That is mostly a moot point since the SGI Linux machines were not actually running stock Linux. It was a highly customized port. Limits like this exist even in modern OSs such as Solaris. Solaris, even in its latest incarnation has a limit of 256 CPUs. This is particularly relevant since their newest dual-cpu machines actually go have 512 vcpus (2 cpus x 32 cores x 8 threads = 512 vcpus). And they also have 4way machines for 1024 vcpus. That means that the newest Solaris (still an incredibly solid and feature-rich OS) can only address the total threads of a single latest-generation SPARC Socket and if you have multiple sockets you need virtualization to use them all.
Microsoft’s relationship with SMP is actually interesting, because in the early NT 3.1 days, the magazine articles were quite critical of their decision to exclude asymmetrical multi processing and only focus on SMP. Windows NT actually had very wide limits for the time, it was the bootloader/firmware/hal that limited the actual posibilities of the OS. With a few minor bootloader hacks you can boot NT 3.1 i386 on systems with 4GB of RAM or multi processor systems. If the bootloader can describe them and the HAL can initialize them (like the Intel MPS HAL), all Windows NT systems (3.x and 4.x) can use up to 32CPUs and up to 4GB of RAM for 32bit. Those were astronomical limits in the era of Intel 486 and 16MB of RAM.
When you talk about scalability, you must distinguish between two different scalabilities:
-Horizontal scale-out (many PC on a fast switch) scalability. Here we have SGI UV3000, Altix, ScaleMP servers. These clusters can have as many as 10.000s of cores and 100s of cpus. Supercomputers can have 100.000s of cpus. All these are clusters and are mainly used for HPC number crunching computations.
-Vertical scale-up (one single large server) scalability. Here we have Mainframes, RISC servers such as POWER cpu servers such as IBM P795, SPARC M10-4s or M8 servers. These large servers typically have 16- or even 32-cpus, and weigh 1.000 kg or more. These servers are mainly used for business workloads, such as SAP, OLTP databases, ERP, etc.
.
Here is the main difference: Clusters cannot run business workloads. There is no company that runs OLTP databases or SAP on a cluster because it would be too slow. Try to google and see if you find anyone running SAP on a SGI UV3000 server. There are none. Why? Let me explain.
.
Linux has always excelled on clustered workloads, ie HPC number crunching. These workloads are embarassingly parallel, ie. easy to run in parallel. HPC typically calculate an equation solver on a small grid, over and over again. For instance CFD scientific computations solving Navier-Stokes diff.equations. HPC workloads can be run separately on each cpu fine. Not much communication is going on, between the CPUs. This workload is excellent for clusters. Typically, these large clusters serve one engineer who starts up a task that runs for days or weeks. The whole cluster is dedicated to one user.
.
However, clusters cannot run Business Enterprise workloads such as SAP, OLTP Databases, ERP, etc. The reason is that business servers serve 1000s of clients simultaneously. One is doing accounting, another payroll, etc. All these data from 1000s of users does not fit into the cpu cache, so you need to go out to RAM all the time. Another huge problem is that the business source code branches heavily, payroll to accounting to… So the cpus must communicate much, with mutexes and locks, so the business database is correcly updated. So business workloads must synchronize a lot.

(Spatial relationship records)
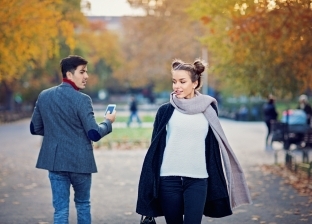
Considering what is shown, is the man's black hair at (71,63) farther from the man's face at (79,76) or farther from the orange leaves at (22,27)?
the orange leaves at (22,27)

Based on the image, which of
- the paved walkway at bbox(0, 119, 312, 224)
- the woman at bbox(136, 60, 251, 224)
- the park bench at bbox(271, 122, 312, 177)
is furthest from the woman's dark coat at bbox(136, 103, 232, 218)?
the park bench at bbox(271, 122, 312, 177)

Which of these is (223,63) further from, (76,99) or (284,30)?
(76,99)

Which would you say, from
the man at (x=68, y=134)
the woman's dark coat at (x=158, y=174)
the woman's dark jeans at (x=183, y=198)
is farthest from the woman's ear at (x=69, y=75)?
the woman's dark jeans at (x=183, y=198)

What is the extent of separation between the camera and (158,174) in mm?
5352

— Stated task 1 —
According to the scalability text, how many CPUs can even the latest Solaris address?
— Stated task 2 —
Which servers does the scalability text give as examples of horizontal scale-out?
— Stated task 3 —
Extend the scalability text with a few more sentences that pick up after its final sentence.
The rows are separate material, unrelated to the scalability text.

— Written reply 1 —
256 CPUs.

— Written reply 2 —
SGI UV3000, Altix, and ScaleMP servers.

— Written reply 3 —
As the business software reaches RAM all the time (data from 1000s of clients does not fit into cpu cache), the RAM typically has a latency of 100ns. That corresponds to a 10 MHz cpu. Remember these? Ouch. They are slow. This assumes all the data is collected into one large server. Even worse, if the data is spread out to a cluster then reaching another PC has worse latency, maybe 500 ns? That would correspond to 2 MHz cpu. Nobody can run critical business workloads on a 2 MHz cpu. This is the reason Clusters cannot run business workloads.
.
All earlier 512 cpu Linux servers (SGI Altix) are clusters. They are only fit for parallel HPC workloads. Until last year, there did not exist large scale-up business servers for Linux. The largest scale-up business server for Linux was ordinary 8-cpu Xeon servers. If you needed to run large business workloads, you have no choice than Mainframes or RISC. Today Fujitsu sells one 64-cpu SPARC business server, the M10-4S.
So when people say that “Linux does not scale” they talk about scale-up business servers. Linux has always scaled well on scale-out clusters. Supercomputers all run Linux. Until last year, the largest Linux scale-up business server had 16-cpus, the Bullion x86 server which had bad performance. So how could Linux be optimized for large 32-servers when they did not exist? That is impossible for Linux to scale well on large business servers, because such large servers did not exist.
All SAP benchmarks belong to SPARC, just check the top list. The Linux servers come far below.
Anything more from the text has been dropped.